In the forum thread about a Waltham pocket watch click, what estimated production year is given for the watch?

SELECTED EXCERPT ->
##########

# Click required for Waltham pocket watch



## Dobbs (Jun 8, 2015)

Hi there,

Completely new to this forum - there's some great stuff here and I hope someone can help me

I just got given a Waltham pocket watch sn 24006506 as a gift and its running well, but required some help when winding. Closer investigation shows that the click is broken.

Does anyone know how I identify the movement calibre and where I can get a replacement click ?


----------



## DJH584 (Apr 10, 2013)

Welcome to the forum.

From a site called pocketwatchdatabase.com, your watch details are as follows:

*Grade: No. 610*



*Movement Serial Number:* 24006506


*Grade:* No. 610


*Model:* 1908

*Estimated Production Year:* 1921

*Run Quantity:* 1,000

*Total Production:* 1,059,860


*Size:* 16s


*Jewels:* 7j


*Movement Configuration:* Hunting


*Movement Finish:* Unknown


*Movement Setting:* Pendant

*Plate:* 3/4 Plate

*Adjusted:* No

*Railroad Grade:* No

As for a replacement click, the bay is usually about the best place to try and source such parts.

Regards

David


----------



## Dobbs (Jun 8, 2015)

Many thanks - I'll be back to this forum !


----------



## Seismic one (Jun 21, 2008)

##########

SUPPLIED MATERIAL ->
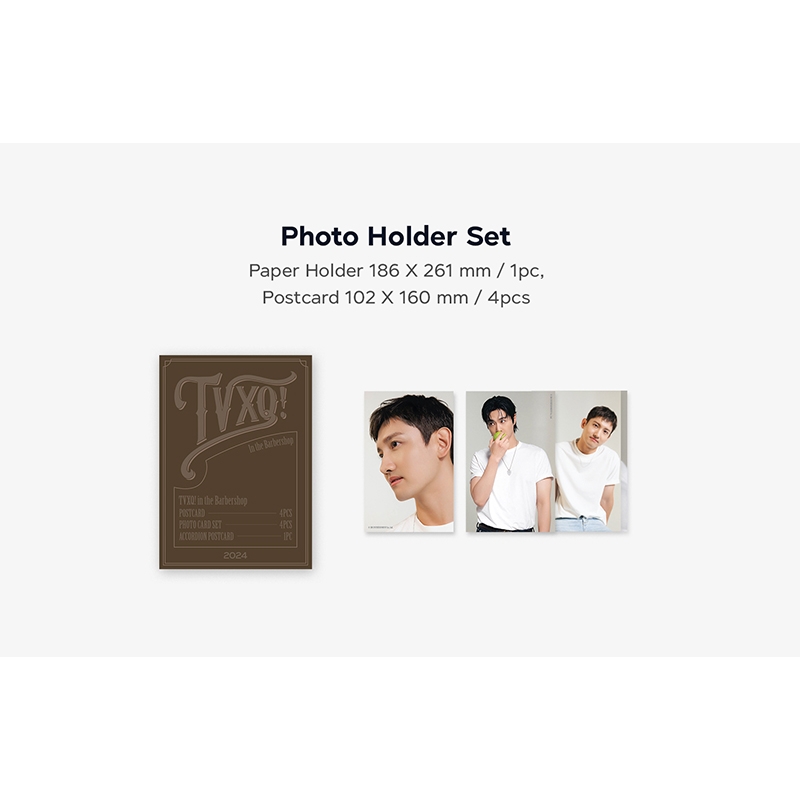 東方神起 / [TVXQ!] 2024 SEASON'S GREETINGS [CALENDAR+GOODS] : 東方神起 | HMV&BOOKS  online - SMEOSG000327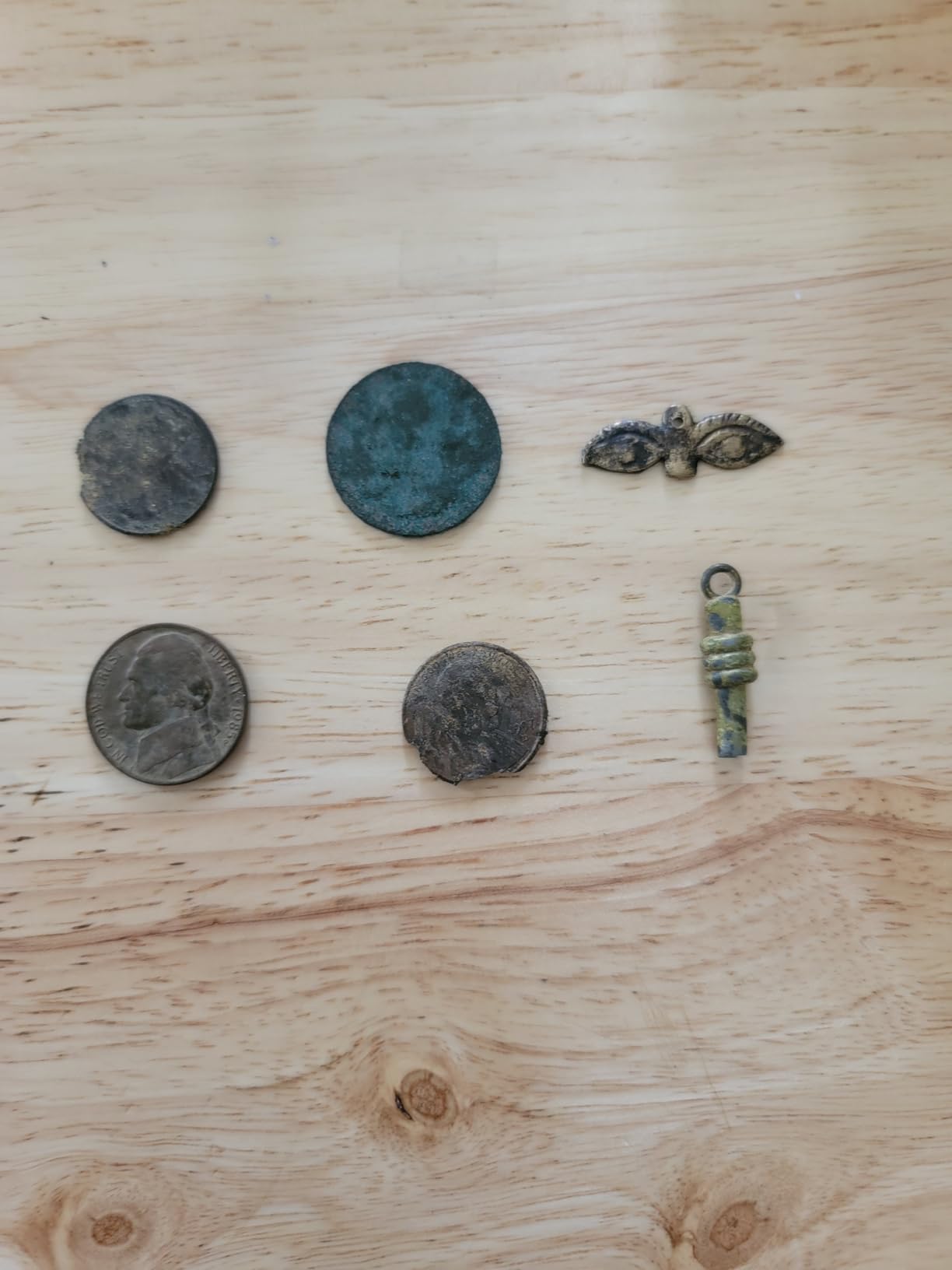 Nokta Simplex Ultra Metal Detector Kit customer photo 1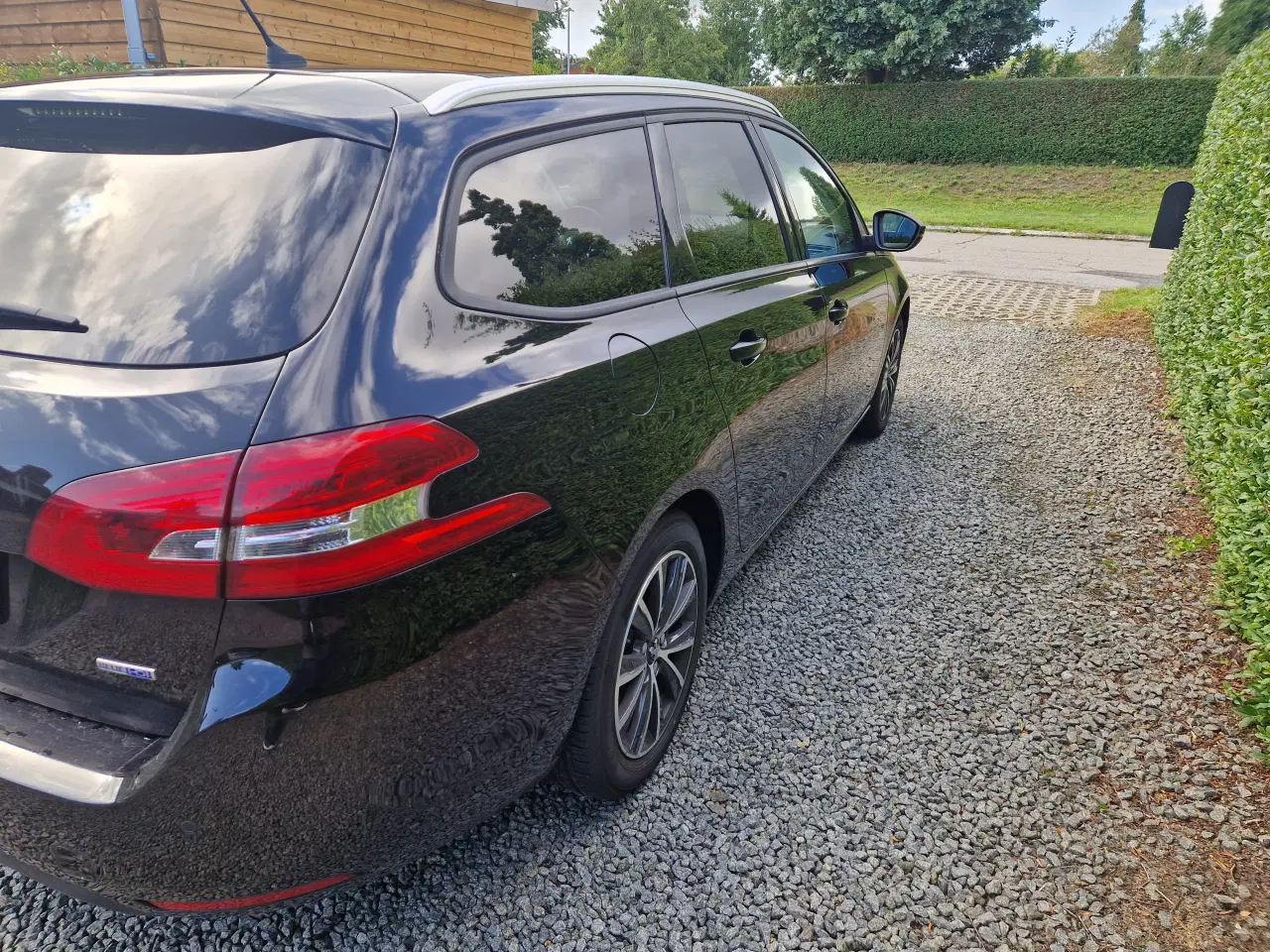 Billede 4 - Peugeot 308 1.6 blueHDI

##########

SOLUTION TO THE EXERCISE -> 1921